Still, only a handful of countries have attempted to regulate lobbying, and most of these attempts are so weak and limited in their effect that it’s as though they did not exist.

As always, the lack of political will is an important factor, but not the only one to blame for ineffective regulation. In 2014, there is still no global consensus on who constitutes a lobbyist (Is it only paid professionals? Does it include in-house lobbyists as well as third party representatives?); what is considered lobbying (Should regulations cover grassroot organizing and public relations activity?); and who might be a target of lobbying (Is it only high level public officials or a broader range of civil servants?).

We’re now starting a dialogue to bring lobbying out of the shadows.

The Sunlight Foundation, Access Info Europe, Transparency International and Open Knowledge are preparing a session at OKFestival to boost the conversation around lobbying transparency and gather evidence from the open government community that can guide our future reform efforts.

We believe that a clear and robust lobbying disclosure regime is essential to understanding the dynamics of politics. Opening up information about lobbying also allows civil society to create tools such as Influence Explorer and LobbyPlag, which enable others to convert lobbying information into meaningful narratives; evaluate, fact-check or counter political messages; and track business influence.

During the session, we want to hear more about the challenges activists face when trying to introduce lobbying regulation and how they think lobbying should be defined. We will showcase transparency projects that try to translate lobbying into stories average citizens can relate to. We are planning to talk about how to better advocate for lobbying data, how to translate the information that’s available and how to connect the dots about the influence industry without reliable government data. The session will introduce and discuss ongoing efforts to create globally applicable principles for definitions, disclosure and enforcement, and touch base on advocacy campaigns that proved successful.
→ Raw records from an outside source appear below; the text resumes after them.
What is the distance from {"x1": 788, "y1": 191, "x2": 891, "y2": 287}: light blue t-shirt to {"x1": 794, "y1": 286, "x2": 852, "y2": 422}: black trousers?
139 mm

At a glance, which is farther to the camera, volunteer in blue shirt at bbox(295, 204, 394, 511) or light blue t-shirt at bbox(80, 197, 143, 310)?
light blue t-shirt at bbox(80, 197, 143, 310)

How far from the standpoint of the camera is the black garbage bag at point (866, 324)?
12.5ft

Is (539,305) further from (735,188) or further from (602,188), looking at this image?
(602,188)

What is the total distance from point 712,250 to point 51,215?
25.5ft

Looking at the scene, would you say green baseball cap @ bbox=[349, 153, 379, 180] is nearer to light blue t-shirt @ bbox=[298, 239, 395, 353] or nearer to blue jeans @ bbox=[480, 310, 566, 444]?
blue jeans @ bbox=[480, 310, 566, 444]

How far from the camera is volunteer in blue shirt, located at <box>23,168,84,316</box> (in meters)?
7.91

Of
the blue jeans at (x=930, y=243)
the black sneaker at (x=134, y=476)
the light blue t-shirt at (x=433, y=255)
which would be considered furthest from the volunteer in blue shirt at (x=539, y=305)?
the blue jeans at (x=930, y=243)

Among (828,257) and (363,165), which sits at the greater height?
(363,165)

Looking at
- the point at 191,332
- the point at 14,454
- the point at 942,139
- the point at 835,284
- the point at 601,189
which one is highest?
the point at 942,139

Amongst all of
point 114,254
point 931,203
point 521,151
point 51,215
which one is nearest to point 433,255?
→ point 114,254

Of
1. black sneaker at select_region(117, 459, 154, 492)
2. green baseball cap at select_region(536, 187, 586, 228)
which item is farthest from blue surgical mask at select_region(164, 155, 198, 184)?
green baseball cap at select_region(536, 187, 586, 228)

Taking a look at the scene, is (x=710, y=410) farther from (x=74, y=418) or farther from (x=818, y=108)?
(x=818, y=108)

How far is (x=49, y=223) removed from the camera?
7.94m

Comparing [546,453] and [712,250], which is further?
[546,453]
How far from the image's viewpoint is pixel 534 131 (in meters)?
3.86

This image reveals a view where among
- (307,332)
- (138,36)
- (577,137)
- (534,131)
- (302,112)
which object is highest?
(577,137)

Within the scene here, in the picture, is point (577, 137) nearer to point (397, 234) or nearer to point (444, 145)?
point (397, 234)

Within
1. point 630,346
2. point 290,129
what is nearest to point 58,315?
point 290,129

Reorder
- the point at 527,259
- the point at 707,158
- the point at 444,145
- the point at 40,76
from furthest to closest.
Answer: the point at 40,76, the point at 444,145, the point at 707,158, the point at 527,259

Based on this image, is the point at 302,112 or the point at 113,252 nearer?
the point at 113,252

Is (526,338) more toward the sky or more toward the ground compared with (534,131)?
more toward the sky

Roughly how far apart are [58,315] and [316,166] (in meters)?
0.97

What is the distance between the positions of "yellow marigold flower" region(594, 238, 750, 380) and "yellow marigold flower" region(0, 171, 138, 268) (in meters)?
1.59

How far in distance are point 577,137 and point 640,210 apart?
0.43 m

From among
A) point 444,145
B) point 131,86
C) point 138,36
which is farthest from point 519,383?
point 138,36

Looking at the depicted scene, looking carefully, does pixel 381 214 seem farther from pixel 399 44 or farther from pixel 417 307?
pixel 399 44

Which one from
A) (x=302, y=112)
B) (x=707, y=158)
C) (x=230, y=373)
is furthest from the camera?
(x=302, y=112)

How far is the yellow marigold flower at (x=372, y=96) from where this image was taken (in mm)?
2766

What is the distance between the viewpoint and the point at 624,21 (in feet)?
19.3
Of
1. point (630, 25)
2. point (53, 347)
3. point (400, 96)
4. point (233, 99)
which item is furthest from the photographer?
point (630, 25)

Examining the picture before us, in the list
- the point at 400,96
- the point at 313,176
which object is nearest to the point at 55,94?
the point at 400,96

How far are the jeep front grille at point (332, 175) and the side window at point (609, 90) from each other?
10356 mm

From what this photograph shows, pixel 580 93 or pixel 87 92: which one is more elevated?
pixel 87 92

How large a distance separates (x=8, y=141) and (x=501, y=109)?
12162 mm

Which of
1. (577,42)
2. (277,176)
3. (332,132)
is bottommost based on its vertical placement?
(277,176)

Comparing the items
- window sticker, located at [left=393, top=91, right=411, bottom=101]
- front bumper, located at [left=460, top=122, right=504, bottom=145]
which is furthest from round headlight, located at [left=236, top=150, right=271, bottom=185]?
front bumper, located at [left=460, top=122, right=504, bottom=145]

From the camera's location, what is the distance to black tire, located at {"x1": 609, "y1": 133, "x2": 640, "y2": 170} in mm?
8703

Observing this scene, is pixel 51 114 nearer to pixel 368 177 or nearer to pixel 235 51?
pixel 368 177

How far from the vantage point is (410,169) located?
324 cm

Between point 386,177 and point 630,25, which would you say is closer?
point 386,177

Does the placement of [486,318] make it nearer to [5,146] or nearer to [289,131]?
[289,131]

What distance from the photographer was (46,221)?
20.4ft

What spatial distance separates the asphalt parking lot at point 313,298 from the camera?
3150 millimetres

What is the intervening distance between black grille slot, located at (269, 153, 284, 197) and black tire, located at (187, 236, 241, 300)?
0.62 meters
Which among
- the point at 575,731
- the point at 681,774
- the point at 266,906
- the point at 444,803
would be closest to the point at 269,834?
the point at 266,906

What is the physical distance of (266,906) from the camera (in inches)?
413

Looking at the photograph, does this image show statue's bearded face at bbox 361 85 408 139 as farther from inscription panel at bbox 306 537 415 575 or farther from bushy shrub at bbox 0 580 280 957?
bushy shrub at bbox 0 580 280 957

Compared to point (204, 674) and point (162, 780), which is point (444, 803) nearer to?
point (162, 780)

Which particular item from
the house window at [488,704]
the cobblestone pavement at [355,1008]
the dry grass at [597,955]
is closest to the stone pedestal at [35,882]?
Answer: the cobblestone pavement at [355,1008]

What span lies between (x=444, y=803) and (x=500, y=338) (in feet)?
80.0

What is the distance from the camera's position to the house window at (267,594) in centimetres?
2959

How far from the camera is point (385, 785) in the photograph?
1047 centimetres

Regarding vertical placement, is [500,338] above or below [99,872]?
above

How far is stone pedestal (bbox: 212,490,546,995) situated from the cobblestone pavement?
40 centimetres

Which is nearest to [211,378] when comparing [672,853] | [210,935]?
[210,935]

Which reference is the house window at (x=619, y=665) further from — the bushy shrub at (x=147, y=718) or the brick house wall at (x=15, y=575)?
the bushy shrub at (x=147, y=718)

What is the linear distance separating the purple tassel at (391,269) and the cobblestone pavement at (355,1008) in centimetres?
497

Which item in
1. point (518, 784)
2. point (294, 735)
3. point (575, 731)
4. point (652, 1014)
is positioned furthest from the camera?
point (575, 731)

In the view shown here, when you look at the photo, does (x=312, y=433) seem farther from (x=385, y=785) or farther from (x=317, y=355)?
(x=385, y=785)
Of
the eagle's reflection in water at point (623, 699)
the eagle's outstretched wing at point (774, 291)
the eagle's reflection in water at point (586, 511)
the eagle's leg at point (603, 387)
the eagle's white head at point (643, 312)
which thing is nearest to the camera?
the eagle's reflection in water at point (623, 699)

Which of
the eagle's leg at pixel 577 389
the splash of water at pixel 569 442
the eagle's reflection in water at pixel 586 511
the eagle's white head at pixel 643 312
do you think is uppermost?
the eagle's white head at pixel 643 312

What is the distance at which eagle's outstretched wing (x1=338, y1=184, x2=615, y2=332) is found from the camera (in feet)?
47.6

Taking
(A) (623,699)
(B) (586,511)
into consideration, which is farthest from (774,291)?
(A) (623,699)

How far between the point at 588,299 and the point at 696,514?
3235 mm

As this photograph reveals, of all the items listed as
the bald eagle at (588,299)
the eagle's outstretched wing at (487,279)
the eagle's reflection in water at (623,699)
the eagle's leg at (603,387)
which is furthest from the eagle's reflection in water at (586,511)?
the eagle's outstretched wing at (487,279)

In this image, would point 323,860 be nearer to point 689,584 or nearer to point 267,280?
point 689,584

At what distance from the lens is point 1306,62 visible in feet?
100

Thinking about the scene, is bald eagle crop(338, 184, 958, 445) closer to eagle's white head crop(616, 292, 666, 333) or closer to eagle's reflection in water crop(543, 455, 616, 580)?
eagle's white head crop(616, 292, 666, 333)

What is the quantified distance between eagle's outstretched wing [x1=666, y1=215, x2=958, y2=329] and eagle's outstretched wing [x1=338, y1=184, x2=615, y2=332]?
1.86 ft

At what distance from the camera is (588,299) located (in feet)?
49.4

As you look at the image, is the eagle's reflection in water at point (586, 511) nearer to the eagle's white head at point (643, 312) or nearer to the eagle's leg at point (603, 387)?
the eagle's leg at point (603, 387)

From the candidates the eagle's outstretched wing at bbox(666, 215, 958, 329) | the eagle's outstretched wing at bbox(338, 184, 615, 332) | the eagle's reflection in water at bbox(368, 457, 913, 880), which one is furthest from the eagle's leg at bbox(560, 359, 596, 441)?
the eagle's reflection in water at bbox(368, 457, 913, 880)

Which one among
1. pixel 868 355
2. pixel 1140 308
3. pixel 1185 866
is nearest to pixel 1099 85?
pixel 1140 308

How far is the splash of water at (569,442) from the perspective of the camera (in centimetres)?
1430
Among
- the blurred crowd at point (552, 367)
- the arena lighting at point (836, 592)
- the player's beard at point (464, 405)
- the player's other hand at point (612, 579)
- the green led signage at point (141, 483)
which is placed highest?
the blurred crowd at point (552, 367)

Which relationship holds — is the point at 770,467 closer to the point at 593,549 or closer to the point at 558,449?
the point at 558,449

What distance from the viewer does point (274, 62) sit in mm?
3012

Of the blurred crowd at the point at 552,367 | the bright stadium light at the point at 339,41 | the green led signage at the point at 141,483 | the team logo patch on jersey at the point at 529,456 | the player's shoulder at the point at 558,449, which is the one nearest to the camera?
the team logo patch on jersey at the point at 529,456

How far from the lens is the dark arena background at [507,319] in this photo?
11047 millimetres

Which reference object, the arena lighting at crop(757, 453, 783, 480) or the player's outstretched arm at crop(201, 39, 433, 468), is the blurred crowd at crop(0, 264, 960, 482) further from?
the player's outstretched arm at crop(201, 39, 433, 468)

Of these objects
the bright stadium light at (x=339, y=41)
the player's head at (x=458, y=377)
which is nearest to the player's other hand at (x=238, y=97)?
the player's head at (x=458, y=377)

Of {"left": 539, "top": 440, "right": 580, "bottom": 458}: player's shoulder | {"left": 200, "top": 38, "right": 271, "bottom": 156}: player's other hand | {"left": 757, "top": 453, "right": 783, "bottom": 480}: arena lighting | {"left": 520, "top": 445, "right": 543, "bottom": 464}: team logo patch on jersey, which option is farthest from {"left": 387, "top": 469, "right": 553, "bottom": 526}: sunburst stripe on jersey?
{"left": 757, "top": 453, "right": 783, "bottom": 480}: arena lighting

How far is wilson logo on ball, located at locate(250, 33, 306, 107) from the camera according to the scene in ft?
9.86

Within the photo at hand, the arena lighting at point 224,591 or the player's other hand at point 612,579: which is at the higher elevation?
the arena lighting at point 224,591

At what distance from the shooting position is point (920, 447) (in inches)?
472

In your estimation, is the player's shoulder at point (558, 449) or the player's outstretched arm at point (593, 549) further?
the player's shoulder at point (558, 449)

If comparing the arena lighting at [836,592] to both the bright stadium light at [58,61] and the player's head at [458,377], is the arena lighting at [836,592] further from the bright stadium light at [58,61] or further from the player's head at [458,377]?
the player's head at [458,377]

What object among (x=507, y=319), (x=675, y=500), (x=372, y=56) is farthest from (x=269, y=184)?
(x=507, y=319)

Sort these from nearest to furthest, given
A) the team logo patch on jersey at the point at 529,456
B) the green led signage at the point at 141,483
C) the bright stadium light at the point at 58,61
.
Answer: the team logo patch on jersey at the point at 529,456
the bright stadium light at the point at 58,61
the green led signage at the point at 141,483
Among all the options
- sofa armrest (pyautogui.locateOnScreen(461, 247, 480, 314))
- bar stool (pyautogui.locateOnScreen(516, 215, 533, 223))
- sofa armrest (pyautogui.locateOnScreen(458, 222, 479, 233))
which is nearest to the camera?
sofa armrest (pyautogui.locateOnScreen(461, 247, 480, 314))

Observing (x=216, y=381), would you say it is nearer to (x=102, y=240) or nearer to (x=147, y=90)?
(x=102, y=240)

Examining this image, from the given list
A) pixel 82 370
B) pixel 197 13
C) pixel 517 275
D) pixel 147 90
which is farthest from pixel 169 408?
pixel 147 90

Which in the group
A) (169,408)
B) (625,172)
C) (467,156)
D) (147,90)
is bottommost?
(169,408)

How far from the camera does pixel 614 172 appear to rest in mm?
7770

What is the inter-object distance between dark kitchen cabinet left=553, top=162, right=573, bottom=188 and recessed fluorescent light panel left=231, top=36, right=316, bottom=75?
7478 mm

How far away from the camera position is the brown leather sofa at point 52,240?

There is real need for learning and coordination around the ways in which countries can promote better lobbying disclosure norms. Our hope is this session will result in stronger civil society activities around the issue, and that we can form a network of transparency watchdogs and open government activists who will coordinate and support reform. You don’t have to be an expert in lobbying regulation to attend — we want to begin a dialogue that fits the needs and challenges of a broader segment of this community.